---------- Исходный текст

Лев Гумилев, которому было уже 33 года, пережил многое. Арестовывали его три раза, он провел пять лет в заключении, потом жил на поселении, отпросился на фронт... Служил в артиллерийском полку, дошел до Берлина, имел медали. Вернулся домой, во флигель в Фонтанном доме, несколько дней назад. По этому поводу Анна Андреевна была в большом возбуждении, даже плакала. Она надеялась, что худшее — позади. Многие в том победном 45-м году на это надеялись... В квартире в Фонтанном доме Ахматова жила с 20-х годов. В остальных помещениях бывшего Шереметевского дворца помещались лаборатории и кабинеты Арктического научно-исследовательского института. Поэтому, чтобы попасть в свои комнаты, жильцы имели пропуска. Не лучшее место, где можно с кем-нибудь встретиться тайно. Но Ахматова ведь к этой встрече не готовилась, даже не загадывала о ней. По официальной версии (а есть много других), все произошло случайно.
Проведя два месяца в Москве, Исайя Берлин приехал в Ленинград. Здесь он посещал театры, отрабатывал обычную программу иностранца в СССР (правда, их в 1945 году практически не было) и скупал русскую классику. Берлин знал русский язык, ведь когда-то жил в Петрограде. Его отец, купец первой гильдии из рижских евреев, был владельцем лесных угодий в западных российских губерниях. Его семья эмигрировала в 1920 году... Много лет Исайя мечтал поехать в Россию и добивался визы. Сейчас Берлин наведывался по адресам старых мест жительства, узнавал дома, знакомые с детства... Охотник за разного рода литературными редкостями, он посетил книжный магазин близ Аничкова моста, это место было знаменито среди библиофилов.

--------------------
---------- Исходные данные

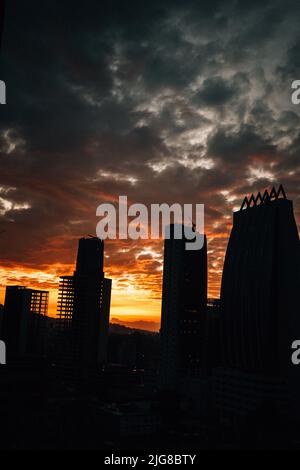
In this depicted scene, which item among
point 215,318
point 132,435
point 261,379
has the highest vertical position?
point 215,318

--------------------

Задачи для решения:
1) В каком году, согласно исходному тексту, эмигрировала семья Исайи Берлина?
2) Обновите в исходном тексте отрезок от «Проведя два месяца» до «знаменито среди библиофилов.», поставив «Санкт-Петербурге» вместо «Петрограде».
Для ответов опирайтесь только на исходный текст.

Полученные ответы:
1) В 1920 году.

2)
Проведя два месяца в Москве, Исайя Берлин приехал в Ленинград. Здесь он посещал театры, отрабатывал обычную программу иностранца в СССР (правда, их в 1945 году практически не было) и скупал русскую классику. Берлин знал русский язык, ведь когда-то жил в Санкт-Петербурге. Его отец, купец первой гильдии из рижских евреев, был владельцем лесных угодий в западных российских губерниях. Его семья эмигрировала в 1920 году... Много лет Исайя мечтал поехать в Россию и добивался визы. Сейчас Берлин наведывался по адресам старых мест жительства, узнавал дома, знакомые с детства... Охотник за разного рода литературными редкостями, он посетил книжный магазин близ Аничкова моста, это место было знаменито среди библиофилов.